Microlearning and cloud-based options also are predicted to trend upward.
E-learning has undoubtedly transformed the learning and development field. Defined as asynchronous, structured, self-paced learning that is delivered electronically, e-learning enables employees to learn on their own time. It also gives instructional designers the flexibility to create an engaging learning experience through features such as quizzes, simulations, games, videos, and more.
Considering the changes e-learning has brought, the question becomes: Where is it headed next?
The Association for Talent Development and the Institute for Corporate Productivity explore this topic in their latest research report, Next Generation E-Learning: Skills and Strategies, sponsored by GoAnimate. In early 2017, ATD and i4cp surveyed 546 talent development leaders about the state of e-learning and how it might evolve.
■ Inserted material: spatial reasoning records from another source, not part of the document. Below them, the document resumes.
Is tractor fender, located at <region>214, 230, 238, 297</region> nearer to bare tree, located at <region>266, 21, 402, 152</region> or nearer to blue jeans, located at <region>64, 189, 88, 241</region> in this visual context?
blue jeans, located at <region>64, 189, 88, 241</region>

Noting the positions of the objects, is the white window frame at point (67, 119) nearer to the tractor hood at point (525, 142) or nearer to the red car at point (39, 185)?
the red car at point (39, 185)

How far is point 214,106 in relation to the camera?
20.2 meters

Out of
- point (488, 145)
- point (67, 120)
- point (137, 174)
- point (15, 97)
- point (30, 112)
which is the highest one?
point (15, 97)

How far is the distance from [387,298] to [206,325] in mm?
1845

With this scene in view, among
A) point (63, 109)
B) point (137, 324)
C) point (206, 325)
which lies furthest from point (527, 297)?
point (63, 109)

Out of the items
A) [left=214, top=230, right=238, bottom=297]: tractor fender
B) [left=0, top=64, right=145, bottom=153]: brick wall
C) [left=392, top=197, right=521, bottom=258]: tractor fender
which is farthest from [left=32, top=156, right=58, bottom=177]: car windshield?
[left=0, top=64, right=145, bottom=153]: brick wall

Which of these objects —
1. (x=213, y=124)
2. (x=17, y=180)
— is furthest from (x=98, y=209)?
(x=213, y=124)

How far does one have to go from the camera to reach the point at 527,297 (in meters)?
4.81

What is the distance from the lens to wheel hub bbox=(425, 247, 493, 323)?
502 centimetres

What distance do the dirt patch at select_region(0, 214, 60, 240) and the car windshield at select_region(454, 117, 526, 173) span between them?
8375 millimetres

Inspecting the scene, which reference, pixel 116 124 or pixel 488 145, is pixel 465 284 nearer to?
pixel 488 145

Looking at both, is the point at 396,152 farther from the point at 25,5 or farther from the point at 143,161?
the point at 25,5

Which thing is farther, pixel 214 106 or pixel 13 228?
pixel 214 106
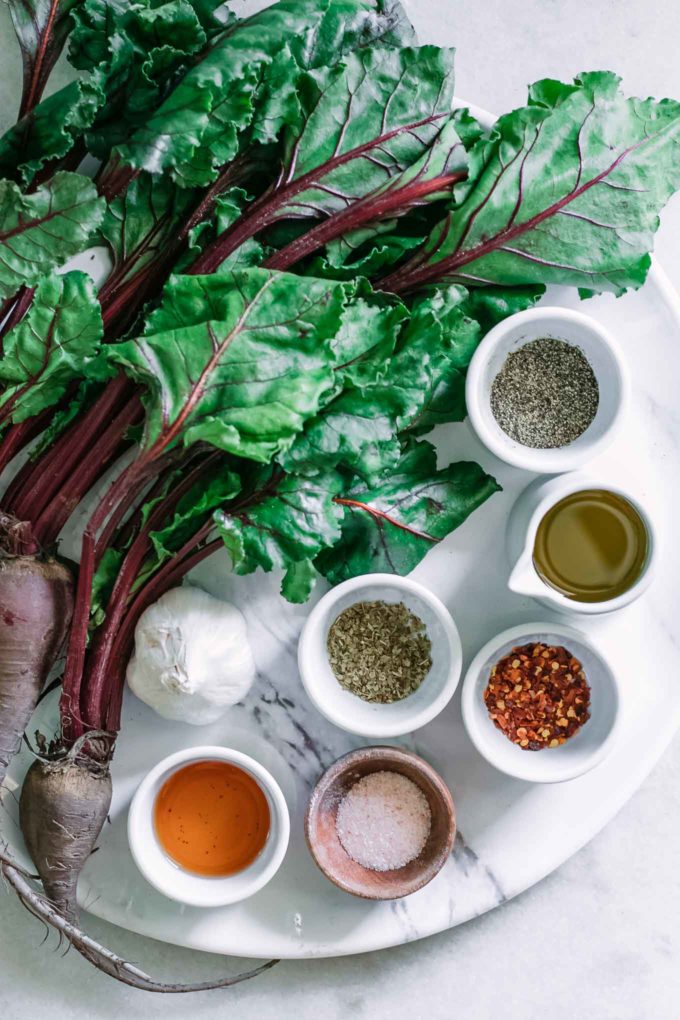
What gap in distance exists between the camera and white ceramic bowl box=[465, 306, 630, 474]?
4.58 ft

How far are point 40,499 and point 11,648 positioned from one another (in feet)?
0.70

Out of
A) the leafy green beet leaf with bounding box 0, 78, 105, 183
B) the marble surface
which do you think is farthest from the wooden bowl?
the leafy green beet leaf with bounding box 0, 78, 105, 183

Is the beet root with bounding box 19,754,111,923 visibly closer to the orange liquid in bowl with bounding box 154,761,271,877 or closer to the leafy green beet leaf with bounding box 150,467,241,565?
the orange liquid in bowl with bounding box 154,761,271,877

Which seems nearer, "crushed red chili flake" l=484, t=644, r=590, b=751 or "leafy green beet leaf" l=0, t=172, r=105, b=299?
"leafy green beet leaf" l=0, t=172, r=105, b=299

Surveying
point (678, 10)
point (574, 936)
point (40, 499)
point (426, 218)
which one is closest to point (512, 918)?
point (574, 936)

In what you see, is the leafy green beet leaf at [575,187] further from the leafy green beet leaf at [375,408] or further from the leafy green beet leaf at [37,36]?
the leafy green beet leaf at [37,36]

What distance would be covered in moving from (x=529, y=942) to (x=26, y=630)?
0.96 metres

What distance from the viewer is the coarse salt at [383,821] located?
150cm

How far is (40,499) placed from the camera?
143 centimetres

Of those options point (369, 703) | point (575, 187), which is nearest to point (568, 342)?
point (575, 187)

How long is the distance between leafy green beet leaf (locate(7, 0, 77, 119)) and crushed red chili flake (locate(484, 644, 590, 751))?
109 cm

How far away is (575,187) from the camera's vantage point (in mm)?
1356

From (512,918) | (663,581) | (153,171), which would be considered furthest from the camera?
(512,918)

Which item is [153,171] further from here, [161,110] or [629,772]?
[629,772]
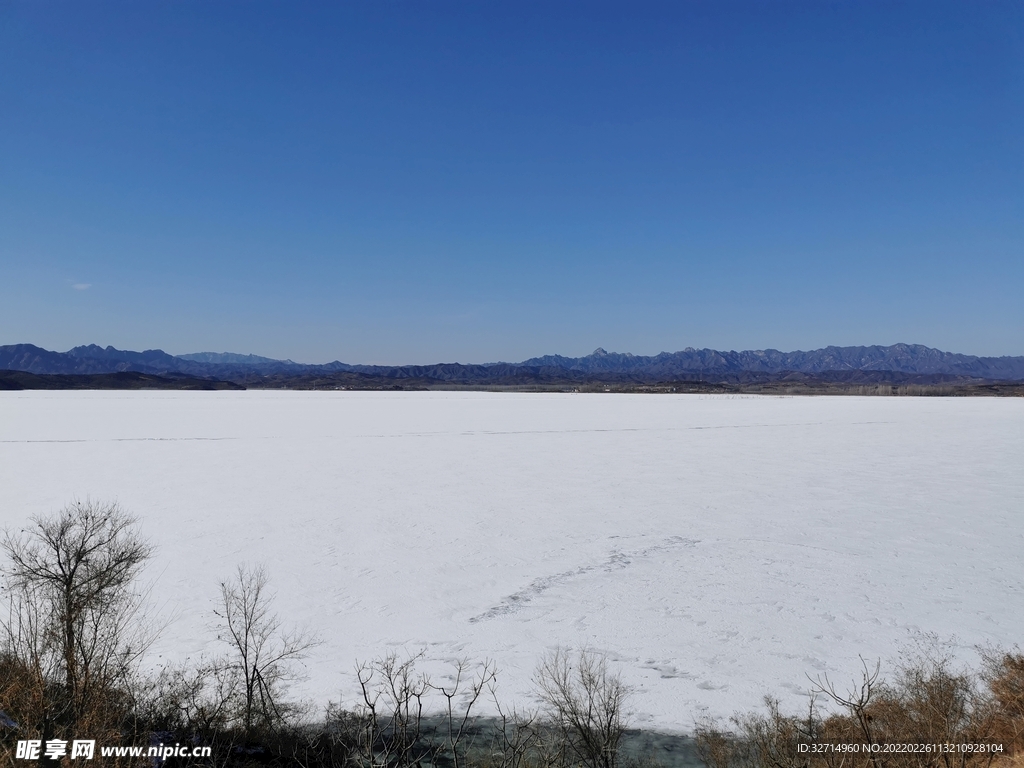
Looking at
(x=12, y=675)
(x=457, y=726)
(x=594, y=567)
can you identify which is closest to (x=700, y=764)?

Forty-four percent of respondents expected e-learning usage to increase in the next five years. This growth will be driven by market-leading companies. ATD and i4cp estimate the number of high-performing organizations that make a majority of their learning portfolios available as e-learning will increase from 27 percent (as it is currently) to 52 percent in the next five years.
As for how e-learning itself might change, talent development leaders had some guesses. Forty-eight percent expect a rise in microlearning (content delivered in small, short "bursts") in the next five years, and 36 percent anticipate a greater use of cloud-based options (where resources are available on demand and stored in a virtual environment).
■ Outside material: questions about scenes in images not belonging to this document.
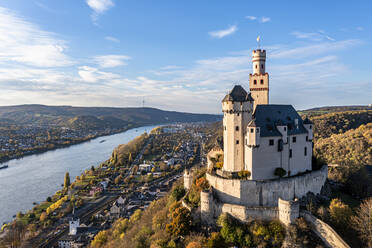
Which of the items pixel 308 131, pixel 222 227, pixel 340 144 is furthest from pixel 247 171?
pixel 340 144

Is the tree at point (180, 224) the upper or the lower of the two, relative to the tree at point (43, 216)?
upper

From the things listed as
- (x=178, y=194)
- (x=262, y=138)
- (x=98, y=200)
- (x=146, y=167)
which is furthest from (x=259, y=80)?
(x=146, y=167)

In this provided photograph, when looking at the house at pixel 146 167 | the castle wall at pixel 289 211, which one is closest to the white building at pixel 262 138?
the castle wall at pixel 289 211

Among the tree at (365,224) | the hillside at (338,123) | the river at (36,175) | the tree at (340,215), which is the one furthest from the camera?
the hillside at (338,123)

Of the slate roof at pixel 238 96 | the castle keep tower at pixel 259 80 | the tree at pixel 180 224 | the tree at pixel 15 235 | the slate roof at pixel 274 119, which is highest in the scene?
the castle keep tower at pixel 259 80

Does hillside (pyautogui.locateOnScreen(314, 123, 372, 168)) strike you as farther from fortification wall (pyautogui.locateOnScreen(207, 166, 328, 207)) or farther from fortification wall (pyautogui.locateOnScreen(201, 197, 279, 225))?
fortification wall (pyautogui.locateOnScreen(201, 197, 279, 225))

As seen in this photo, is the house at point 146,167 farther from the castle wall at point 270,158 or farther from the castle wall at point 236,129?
the castle wall at point 270,158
The most common prediction, at 63 percent, was that e-learning will become more personalized. Personalized learning offers individual learners content, learning paths, or modes of learning to suit their specific learning preferences. This targets and addresses learners' needs more effectively than a uniform learning approach.
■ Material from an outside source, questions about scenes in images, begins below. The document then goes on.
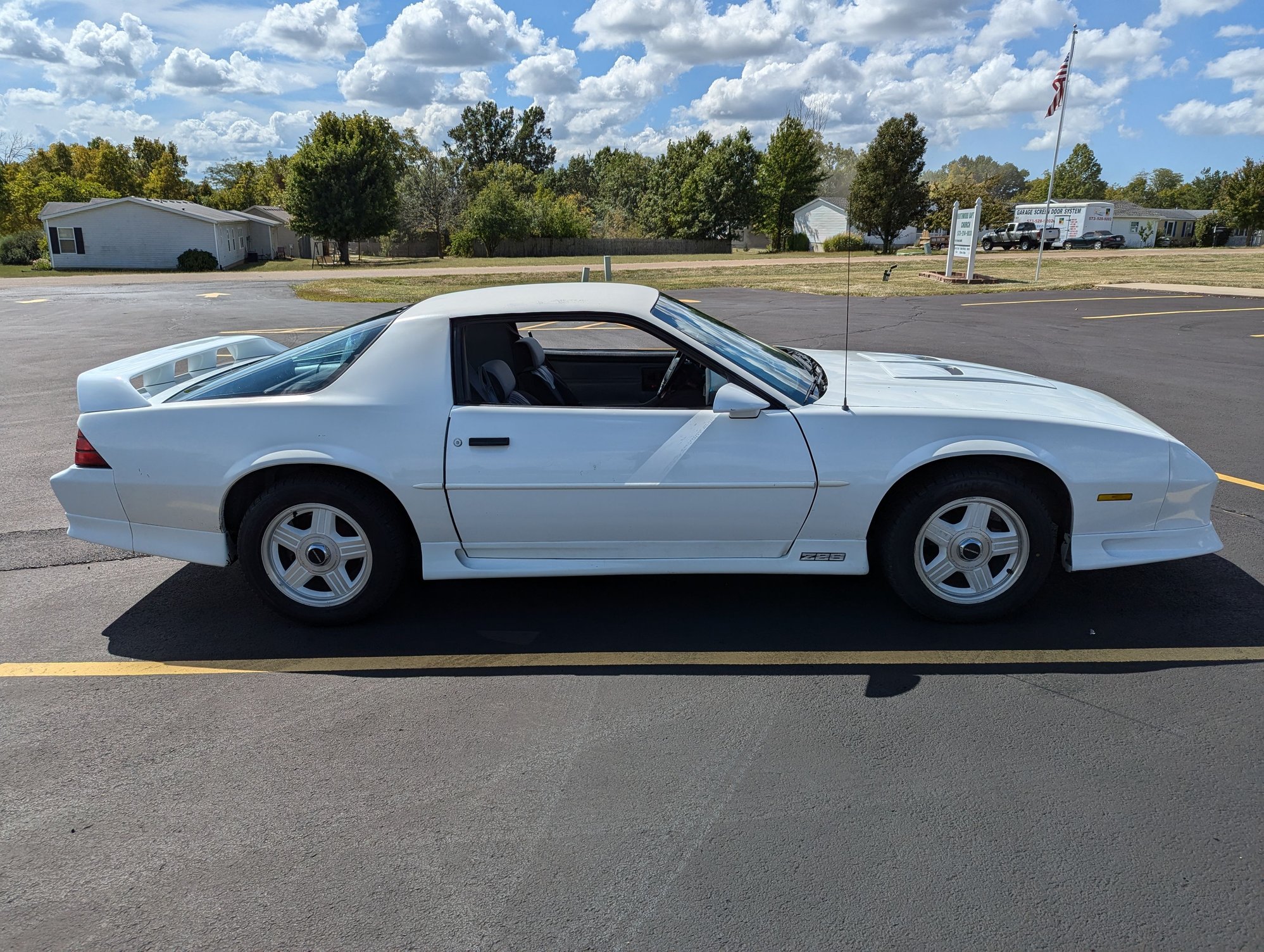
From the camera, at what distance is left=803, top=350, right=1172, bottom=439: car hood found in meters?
3.96

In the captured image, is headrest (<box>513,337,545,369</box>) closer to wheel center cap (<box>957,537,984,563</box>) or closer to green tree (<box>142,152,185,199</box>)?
wheel center cap (<box>957,537,984,563</box>)

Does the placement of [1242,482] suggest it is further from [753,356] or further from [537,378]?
[537,378]

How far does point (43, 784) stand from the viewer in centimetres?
300

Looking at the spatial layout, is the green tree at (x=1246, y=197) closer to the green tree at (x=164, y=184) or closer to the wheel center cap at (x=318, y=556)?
the wheel center cap at (x=318, y=556)


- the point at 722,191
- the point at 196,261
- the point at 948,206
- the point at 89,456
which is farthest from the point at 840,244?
the point at 89,456

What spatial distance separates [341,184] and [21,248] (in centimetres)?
1922

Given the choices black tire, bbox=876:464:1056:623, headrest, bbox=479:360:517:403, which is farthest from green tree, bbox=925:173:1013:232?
headrest, bbox=479:360:517:403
Dan Lovely, former chief learning officer of global insurance firm AIG, sees artificial intelligence as the next frontier for e-learning personalization. He says, "I'm looking for much stronger artificial intelligence engines that really understand each employee: What they're currently working on, who they're exchanging emails with, what appointments they have on their calendars, both internally and externally. With those kinds of insights, we can increasingly offer people suggested learning components that can be very useful for them."
To stay ahead of the curve, organizations should keep up-to-date on tools and platforms that can help them personalize learning. Lovely recommends that learning professionals share their expertise with peers in other organizations to stay informed and serve more learners. "Increasingly we'll see organizational value in becoming less dependent on learning providers and becoming more skilled at identifying and curating open source content, then offering each other the mutual service of sharing that information for the greater benefit of our networks," he explains.